Они стояли рядом с машиной. Уже почти стемнело. Они видели, как по шоссе несутся автомобили, а еще как прямо над их головой пролетают самолеты – аэропорт находился совсем близко. Стояла жара, и оба они были в поту. Он слышал, как поет Джеймс Браун, и ее тоже слышал. Он смотрел на свой член в ее руках, словно тот принадлежал кому-то другому или вообще никому не принадлежал. Член, пойманный в капкан.
– Ударь меня.
По другую сторону дороги было поле пшеницы. А чуть подальше – зеленая бензоколонка. Небо было синим сверху и желтым снизу. Кожа у нее была очень белая, а щеки – чуть розовые. Словно она долго бежала под палящим солнцем по пшеничному полю и ей не хватило дыхания.
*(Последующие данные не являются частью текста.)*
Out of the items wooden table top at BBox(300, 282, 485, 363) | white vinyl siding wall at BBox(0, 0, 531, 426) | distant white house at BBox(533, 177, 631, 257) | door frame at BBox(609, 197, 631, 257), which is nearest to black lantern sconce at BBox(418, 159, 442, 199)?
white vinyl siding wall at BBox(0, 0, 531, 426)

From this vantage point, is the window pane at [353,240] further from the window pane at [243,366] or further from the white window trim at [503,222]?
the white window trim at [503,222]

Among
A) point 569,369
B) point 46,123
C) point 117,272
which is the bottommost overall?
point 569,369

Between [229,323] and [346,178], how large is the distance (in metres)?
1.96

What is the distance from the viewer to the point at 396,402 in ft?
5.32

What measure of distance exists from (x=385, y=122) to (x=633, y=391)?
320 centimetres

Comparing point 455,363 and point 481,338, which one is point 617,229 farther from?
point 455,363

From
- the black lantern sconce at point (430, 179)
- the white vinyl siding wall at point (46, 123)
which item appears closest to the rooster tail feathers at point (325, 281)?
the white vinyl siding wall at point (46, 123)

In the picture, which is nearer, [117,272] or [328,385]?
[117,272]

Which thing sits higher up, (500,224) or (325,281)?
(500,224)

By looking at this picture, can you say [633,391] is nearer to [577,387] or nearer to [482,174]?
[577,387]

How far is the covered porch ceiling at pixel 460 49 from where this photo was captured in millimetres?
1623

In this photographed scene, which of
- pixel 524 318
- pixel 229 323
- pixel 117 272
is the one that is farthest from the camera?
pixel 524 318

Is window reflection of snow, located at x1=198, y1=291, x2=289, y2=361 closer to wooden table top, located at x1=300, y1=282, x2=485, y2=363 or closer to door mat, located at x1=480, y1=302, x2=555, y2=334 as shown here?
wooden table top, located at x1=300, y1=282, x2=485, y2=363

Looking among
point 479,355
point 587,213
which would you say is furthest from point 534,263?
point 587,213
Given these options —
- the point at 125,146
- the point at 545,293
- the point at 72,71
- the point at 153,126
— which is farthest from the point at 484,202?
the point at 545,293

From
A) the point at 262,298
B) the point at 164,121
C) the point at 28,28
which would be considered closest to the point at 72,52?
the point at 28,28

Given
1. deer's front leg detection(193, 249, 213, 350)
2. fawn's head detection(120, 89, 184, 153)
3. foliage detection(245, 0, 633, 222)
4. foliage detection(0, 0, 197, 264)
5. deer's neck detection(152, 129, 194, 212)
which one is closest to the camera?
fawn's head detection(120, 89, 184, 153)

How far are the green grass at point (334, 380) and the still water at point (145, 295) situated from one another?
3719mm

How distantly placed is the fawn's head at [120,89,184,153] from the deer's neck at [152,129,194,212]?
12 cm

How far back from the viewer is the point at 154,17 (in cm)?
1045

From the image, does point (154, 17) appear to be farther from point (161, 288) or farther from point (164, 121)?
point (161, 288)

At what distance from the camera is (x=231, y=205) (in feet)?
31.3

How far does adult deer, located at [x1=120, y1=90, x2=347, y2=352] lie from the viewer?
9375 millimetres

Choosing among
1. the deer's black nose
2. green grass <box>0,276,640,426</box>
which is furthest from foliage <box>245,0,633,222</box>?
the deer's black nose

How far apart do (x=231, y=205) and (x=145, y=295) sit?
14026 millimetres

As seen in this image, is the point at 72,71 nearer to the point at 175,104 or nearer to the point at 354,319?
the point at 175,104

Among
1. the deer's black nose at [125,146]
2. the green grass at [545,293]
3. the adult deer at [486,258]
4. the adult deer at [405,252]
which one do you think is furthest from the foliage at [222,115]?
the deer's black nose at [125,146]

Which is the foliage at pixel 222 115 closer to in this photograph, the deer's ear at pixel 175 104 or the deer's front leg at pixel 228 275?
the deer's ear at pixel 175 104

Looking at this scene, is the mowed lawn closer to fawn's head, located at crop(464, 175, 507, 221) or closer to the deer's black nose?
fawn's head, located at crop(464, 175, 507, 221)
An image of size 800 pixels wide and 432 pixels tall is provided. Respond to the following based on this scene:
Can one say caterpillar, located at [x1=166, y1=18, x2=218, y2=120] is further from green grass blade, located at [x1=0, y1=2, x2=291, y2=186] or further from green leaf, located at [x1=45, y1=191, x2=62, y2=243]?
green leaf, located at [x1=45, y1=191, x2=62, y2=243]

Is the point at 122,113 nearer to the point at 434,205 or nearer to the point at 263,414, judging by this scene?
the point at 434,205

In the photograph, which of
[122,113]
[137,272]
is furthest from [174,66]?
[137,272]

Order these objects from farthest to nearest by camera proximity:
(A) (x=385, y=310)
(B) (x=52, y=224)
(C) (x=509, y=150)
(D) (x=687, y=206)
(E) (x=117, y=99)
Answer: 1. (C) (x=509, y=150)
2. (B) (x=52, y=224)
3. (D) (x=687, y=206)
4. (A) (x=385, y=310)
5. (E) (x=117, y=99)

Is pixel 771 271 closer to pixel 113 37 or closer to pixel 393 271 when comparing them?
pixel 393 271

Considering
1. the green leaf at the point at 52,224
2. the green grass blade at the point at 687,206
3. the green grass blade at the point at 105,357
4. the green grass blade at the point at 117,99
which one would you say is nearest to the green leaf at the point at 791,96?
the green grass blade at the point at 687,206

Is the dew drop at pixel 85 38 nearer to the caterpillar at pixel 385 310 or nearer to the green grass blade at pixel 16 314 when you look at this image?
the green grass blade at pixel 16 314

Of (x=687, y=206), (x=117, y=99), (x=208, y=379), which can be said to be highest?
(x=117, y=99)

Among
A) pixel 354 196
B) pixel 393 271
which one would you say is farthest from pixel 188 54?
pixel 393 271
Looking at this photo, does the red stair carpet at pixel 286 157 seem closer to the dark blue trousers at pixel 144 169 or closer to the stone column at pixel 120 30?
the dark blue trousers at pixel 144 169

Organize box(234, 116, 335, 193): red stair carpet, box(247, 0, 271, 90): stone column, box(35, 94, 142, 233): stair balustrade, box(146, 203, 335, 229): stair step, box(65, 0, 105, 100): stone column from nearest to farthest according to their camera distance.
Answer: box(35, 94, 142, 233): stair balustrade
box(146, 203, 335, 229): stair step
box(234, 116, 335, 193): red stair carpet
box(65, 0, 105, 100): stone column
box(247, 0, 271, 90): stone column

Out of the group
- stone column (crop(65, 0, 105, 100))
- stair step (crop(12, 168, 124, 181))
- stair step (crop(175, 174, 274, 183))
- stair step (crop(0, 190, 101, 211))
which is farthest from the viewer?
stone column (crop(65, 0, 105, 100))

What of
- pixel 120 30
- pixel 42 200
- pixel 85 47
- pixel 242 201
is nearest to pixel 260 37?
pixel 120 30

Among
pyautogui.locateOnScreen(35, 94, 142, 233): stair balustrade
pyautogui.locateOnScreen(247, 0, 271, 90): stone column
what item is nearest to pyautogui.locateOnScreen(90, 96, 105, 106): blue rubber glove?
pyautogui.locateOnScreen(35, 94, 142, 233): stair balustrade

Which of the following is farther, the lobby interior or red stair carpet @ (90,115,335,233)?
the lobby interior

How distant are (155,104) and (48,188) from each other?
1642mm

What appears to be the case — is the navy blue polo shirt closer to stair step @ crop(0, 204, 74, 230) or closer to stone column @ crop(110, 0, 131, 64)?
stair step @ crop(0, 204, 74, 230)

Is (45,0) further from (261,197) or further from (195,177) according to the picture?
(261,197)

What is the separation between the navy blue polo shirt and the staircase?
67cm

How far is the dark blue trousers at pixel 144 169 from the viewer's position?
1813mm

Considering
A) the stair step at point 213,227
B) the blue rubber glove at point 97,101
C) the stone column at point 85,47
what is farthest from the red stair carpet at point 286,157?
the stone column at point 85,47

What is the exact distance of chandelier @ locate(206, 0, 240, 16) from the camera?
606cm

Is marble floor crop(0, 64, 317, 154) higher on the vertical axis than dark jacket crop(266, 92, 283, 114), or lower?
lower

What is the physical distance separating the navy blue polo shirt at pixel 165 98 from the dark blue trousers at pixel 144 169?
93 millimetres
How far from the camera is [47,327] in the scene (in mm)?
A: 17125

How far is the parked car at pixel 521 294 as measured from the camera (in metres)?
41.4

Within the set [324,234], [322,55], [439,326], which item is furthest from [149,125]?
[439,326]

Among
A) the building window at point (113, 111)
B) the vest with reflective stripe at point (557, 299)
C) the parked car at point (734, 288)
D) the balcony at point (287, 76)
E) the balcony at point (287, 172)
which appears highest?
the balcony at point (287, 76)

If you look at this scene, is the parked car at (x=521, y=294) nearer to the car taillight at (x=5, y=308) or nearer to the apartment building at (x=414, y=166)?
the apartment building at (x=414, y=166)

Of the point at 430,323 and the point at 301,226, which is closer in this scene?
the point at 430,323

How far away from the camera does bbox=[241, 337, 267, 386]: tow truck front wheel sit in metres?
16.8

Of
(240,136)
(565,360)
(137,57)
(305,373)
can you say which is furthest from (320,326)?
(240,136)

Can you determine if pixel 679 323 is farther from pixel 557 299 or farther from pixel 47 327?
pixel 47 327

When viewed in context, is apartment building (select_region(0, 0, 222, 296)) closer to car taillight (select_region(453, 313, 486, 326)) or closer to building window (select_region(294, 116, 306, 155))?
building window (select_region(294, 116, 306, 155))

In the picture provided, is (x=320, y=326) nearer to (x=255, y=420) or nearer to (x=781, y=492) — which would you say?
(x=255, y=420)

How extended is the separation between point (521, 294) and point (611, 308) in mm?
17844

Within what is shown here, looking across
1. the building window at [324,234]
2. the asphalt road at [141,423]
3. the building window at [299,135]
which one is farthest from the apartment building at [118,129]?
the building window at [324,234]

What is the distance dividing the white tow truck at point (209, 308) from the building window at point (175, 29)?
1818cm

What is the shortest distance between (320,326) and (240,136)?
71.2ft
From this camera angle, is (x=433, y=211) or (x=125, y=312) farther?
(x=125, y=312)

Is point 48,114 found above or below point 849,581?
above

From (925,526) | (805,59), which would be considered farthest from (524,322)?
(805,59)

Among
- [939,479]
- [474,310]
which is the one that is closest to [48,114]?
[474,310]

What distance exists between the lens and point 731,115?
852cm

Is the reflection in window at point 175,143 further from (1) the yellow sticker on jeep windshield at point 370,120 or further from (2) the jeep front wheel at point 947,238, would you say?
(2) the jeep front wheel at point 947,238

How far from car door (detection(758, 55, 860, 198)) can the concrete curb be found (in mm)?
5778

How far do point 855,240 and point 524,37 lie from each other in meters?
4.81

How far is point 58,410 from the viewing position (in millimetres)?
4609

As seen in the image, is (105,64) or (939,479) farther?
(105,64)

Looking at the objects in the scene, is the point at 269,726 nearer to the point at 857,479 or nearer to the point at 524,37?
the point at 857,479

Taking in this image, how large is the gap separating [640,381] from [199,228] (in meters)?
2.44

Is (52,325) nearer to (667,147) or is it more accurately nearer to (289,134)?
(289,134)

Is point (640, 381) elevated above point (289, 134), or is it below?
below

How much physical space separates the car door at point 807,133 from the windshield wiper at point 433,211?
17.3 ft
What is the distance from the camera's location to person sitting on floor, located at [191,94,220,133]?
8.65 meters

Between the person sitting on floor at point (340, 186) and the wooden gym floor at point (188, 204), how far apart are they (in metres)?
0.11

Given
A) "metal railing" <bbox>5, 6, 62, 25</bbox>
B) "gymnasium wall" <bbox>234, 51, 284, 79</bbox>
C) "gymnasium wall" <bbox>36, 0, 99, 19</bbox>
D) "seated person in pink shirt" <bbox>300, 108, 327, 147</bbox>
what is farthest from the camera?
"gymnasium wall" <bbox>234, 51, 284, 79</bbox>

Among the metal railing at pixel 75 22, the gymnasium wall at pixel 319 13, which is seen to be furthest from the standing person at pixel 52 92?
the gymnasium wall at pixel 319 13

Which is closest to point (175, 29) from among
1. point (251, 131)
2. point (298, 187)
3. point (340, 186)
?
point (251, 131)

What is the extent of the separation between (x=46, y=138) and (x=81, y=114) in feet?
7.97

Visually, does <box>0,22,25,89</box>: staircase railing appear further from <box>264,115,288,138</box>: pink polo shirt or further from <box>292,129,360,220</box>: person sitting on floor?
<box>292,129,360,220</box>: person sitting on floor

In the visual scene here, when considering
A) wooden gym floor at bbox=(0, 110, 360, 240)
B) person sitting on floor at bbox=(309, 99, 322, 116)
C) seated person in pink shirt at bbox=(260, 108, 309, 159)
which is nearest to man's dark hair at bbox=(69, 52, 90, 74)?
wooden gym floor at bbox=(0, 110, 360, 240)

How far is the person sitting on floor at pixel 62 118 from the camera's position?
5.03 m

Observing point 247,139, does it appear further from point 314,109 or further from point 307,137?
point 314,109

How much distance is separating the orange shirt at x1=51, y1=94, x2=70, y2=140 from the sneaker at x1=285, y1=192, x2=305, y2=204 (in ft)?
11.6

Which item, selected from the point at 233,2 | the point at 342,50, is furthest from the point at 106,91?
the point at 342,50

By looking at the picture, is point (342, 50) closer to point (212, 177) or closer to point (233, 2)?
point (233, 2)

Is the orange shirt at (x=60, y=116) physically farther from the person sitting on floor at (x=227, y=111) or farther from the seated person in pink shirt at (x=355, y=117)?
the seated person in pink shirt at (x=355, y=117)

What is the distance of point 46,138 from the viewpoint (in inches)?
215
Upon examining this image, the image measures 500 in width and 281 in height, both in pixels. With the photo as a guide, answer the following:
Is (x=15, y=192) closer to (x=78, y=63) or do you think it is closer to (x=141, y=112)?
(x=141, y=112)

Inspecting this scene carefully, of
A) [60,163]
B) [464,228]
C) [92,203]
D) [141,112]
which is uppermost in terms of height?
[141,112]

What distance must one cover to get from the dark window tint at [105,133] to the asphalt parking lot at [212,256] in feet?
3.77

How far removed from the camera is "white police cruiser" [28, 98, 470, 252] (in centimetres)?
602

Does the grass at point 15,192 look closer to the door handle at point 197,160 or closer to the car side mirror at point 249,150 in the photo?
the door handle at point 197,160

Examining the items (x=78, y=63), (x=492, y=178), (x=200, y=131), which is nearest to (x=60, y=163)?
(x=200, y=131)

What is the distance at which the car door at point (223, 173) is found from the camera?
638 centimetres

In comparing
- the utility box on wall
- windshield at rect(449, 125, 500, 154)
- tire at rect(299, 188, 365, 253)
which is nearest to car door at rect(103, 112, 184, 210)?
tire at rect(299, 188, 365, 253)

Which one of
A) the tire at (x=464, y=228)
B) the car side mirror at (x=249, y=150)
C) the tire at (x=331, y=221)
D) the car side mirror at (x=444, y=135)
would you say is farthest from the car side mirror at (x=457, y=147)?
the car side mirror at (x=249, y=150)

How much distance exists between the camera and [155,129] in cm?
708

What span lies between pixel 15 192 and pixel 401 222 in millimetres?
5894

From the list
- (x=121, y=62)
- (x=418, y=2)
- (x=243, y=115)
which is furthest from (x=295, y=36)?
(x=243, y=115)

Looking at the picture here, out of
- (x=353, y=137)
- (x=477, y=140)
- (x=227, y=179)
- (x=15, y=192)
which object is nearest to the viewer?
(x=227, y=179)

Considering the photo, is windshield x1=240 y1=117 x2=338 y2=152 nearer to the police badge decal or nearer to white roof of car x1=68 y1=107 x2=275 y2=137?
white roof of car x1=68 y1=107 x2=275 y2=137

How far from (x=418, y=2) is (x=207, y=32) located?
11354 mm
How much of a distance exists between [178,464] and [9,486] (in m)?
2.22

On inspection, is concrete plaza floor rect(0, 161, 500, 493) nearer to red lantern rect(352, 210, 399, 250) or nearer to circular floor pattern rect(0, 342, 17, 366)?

Он перестал смотреть на самолеты, и на машины, и на бензоколонку и перевел взгляд на ее лицо, глаза, губы, на рот, который как-то странно шевелился, на странное лицо, совсем не похожее на другие, какие он когда-либо видел.
– Ударь меня.
Он поднял руку, и она закрыла глаза в ожидании удара.
38
В открытые окна машины било солнце и ветер тоже: ветер то растрепывал ее прическу, то причесывал заново, и не было ни жарко, ни холодно, ни рано, ни слишком поздно, оба они пили пиво, и дорога все удлинялась, словно никогда не собиралась заканчиваться, и казалось, в этот момент Бог исполняет свои лучшие хиты.
39
– Когда я была маленькой, я верила в Бога.
– И что же случилось?
– Ничего, в этом-то и проблема. Казалось, Бог не слишком мной интересуется, вот и я перестала о нем думать. Теперь я ни верующая, ни неверующая, просто решила заниматься своими делами самостоятельно.
– Так все и должно быть.
– Не знаю, иногда я думаю, что Бог существует для всех других и только мной он по каким-то причинам не может заняться. Наверное, Бог есть, но он не такой талантливый, как о нем говорят. Наверное, он немного неуклюжий, или ленивый, или, может быть, глуповатый.
– Глупый Бог?
– Да, как глава правительства или что-то в этом роде. Наверное, есть другой Бог, поумнее, который где-то ждет своей очереди. Но поскольку Бог бессмертен – должность у него такая, – тому другому, умному, никогда не дождаться очереди. Очень возможно, что весь мир устроен так же, как Мексика. А в Мексике, что бы ни случилось, всем заправляет одна и та же братия.